Does life ever get easier? Short answer: no. I realize that doesn't sound altogether yogic. Not to mention, it was only last month that I waxed poetic on living through the difficulty of winter as the fertile soil of new possibilities. While those ideas hold true and offer some useful perspective, I must admit, they are of little comfort when the rubber meets the road and the tires are running a bit flat.
Maybe its because taxes are looming or because I have been watching too much cable news but I can't seem to shake this proverbial carrot from dangling out in front of me that says if only I made more money than everything would be so much easier. Despite the common moral stories to the contrary, it sure seems like more money would solve some issues.
I'm under no illusions about the relative nature of wealth and its relationship to a sense of fulfillment in life. I know lots of people who make a lot more money than me and they are not necessarily any more at ease for it. I accept that life is difficult by nature. When life feels easier its because of a combination of circumstances, often not in my control, and my ability to manage and mitigate the challenges that life presents.

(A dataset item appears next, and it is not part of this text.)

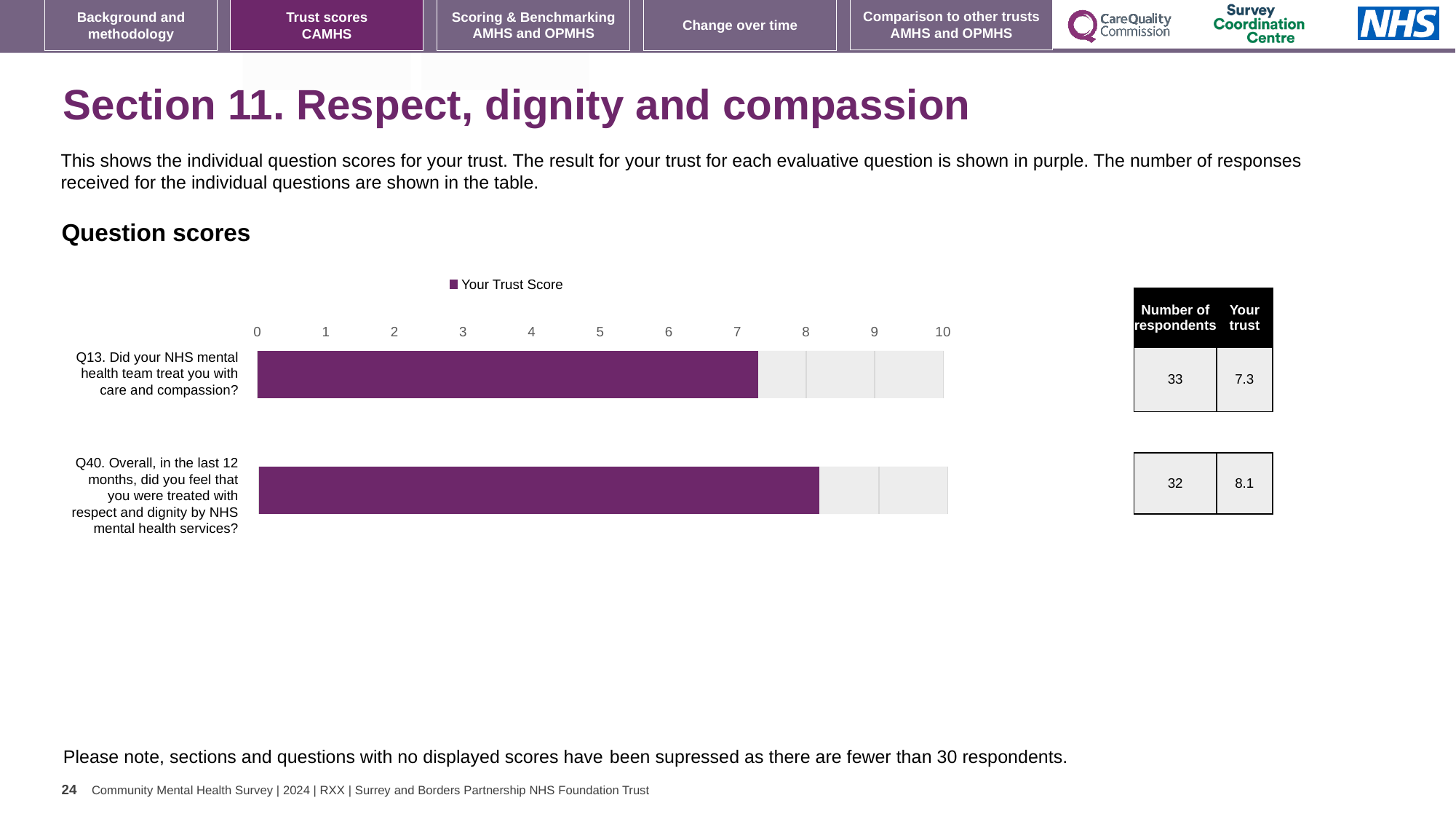
Is the Your Trust Score for Q40 greater or less than 8? greater What is the difference between the Your Trust Scores for Q40 and Q13? 0.8 What is the Your Trust Score for Q13 (Did your NHS mental health team treat you with care and compassion?)? 7.3 Is the Your Trust Score for Q13 greater or less than 8? less What is the maximum value shown on the chart's axis? 10 Which question has the highest Your Trust Score on the chart? Q40 What is the Your Trust Score for Q40 (Overall, in the last 12 months, did you feel that you were treated with respect and dignity by NHS mental health services?)? 8.1 How many questions are plotted on the Question scores chart? 2 What kind of chart is used to show the question scores? Bar chart Which question has the lowest Your Trust Score on the chart? Q13 Which question has the higher Your Trust Score, Q13 or Q40? Q40 How many series does the chart legend list? 1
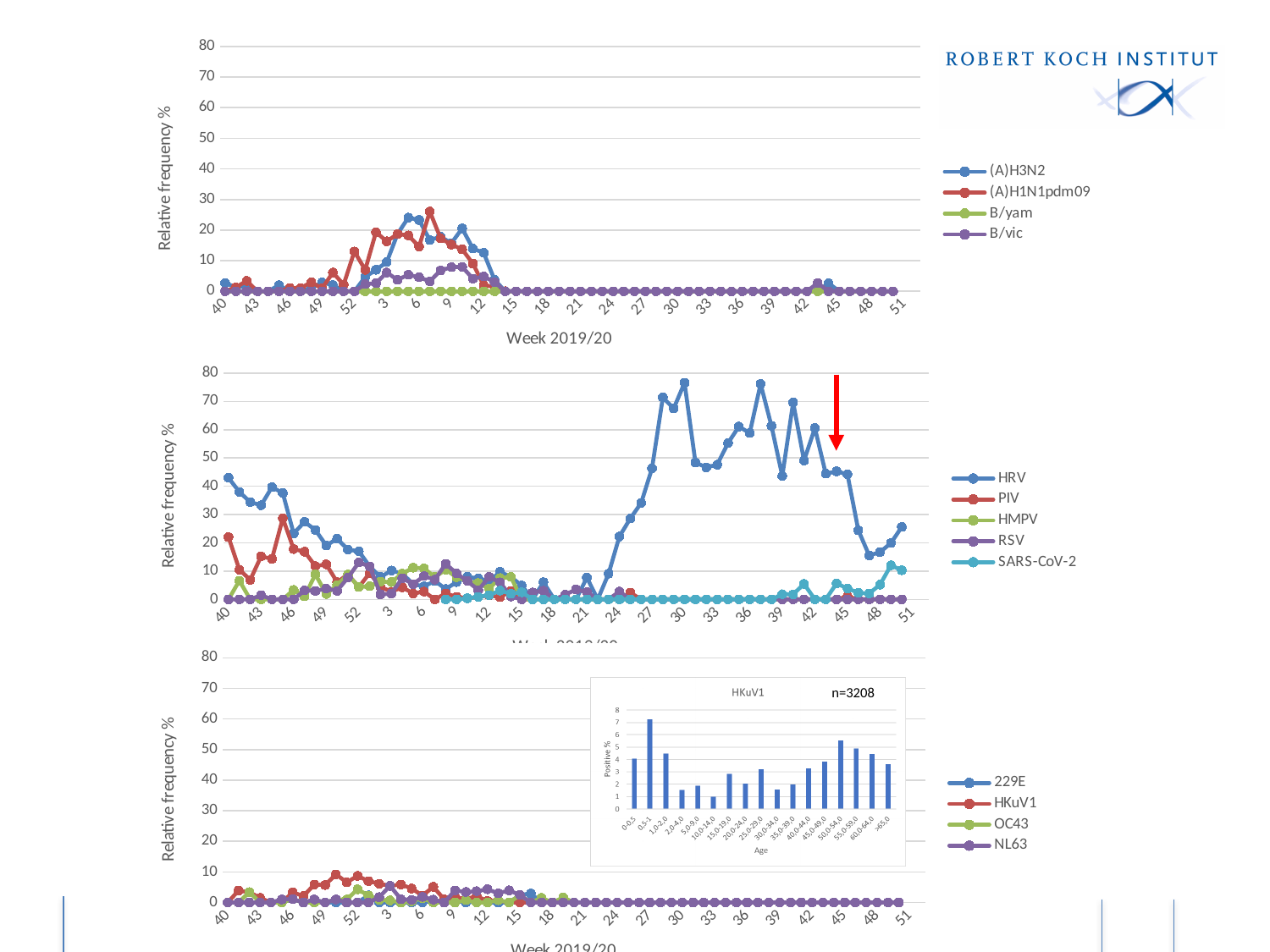
What sample size (n) is shown on the inset bar chart? n=3208 In the top chart, is the peak value of (A)H1N1pdm09 greater or less than 30? less What kind of chart is the top chart on the slide? line chart How many series does the legend of the middle chart list? 5 How many series does the legend of the bottom chart list? 4 In the inset bar chart, which age group has the highest Positive %? 0.5-1 In the middle chart, is the peak value of HRV around week 30 greater or less than 70? greater What is the title of the inset bar chart in the bottom chart? HKuV1 In the middle chart, which series reaches the highest relative frequency? HRV In the middle chart, at week 40 which is larger, the value for HRV or the value for PIV? HRV How many series does the legend of the top chart list? 4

How do I manage and mitigate the trade-offs that come from making yoga my profession with the fact that my wife has to work a job that depletes her well being so we can afford health insurance for our budding family?
Fact is, the question of whether my life would be easier if I had more money is entirely irrelevant. We are doing fine and there really is nothing more I can do about it right now. If there was, I would most certainly take action.
In the meantime, dwelling too heavily on the situation amounts to, what yogis like to call, a big fat "mental fluctuation." Striving for some future change that is beyond my control only serves to cast an exacerbating shadow and reinforce the downside of things.
The whole story has to include the countless blessings that are bestowed upon me everyday. The sun rose. I am alive. I have love and friendship to share. As long as my immediate needs are being met then gratitude is the only appropriate response.
I will continue to do whatever I can, within reason, to make more money so I can spare my dear wife the sacrifices she is currently making on our behalf. I will make extra efforts to help her in any way I can and shoulder more of the burden at home. Most importantly, I will express my love and appreciation for her every day.
Before I was a yoga teacher, I spent some time as a starving musician. I play the electric bass. There is this turn of phrase I remember from those days that seems particularly apropos here: When you are playing a song in a band and the drummer starts to lose the beat or the guitar player is out of tune and it starts to feel like the jam could unravel, you just put your head down, tap your foot with a little more conviction and "hold it down."
Usually, it all comes together in the end. If it doesn't, there is always more music to be made.